> DATASET EXTRACT
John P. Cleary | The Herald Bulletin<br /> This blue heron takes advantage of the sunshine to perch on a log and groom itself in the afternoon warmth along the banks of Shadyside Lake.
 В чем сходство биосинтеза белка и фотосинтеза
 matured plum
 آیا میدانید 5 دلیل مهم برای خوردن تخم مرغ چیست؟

> AIM OF THE EXERCISE
Reproduce the full listing word for word.

> EXERCISE OUTPUT
John P. Cleary | The Herald Bulletin<br /> This blue heron takes advantage of the sunshine to perch on a log and groom itself in the afternoon warmth along the banks of Shadyside Lake.
 В чем сходство биосинтеза белка и фотосинтеза
 matured plum
 آیا میدانید 5 دلیل مهم برای خوردن تخم مرغ چیست؟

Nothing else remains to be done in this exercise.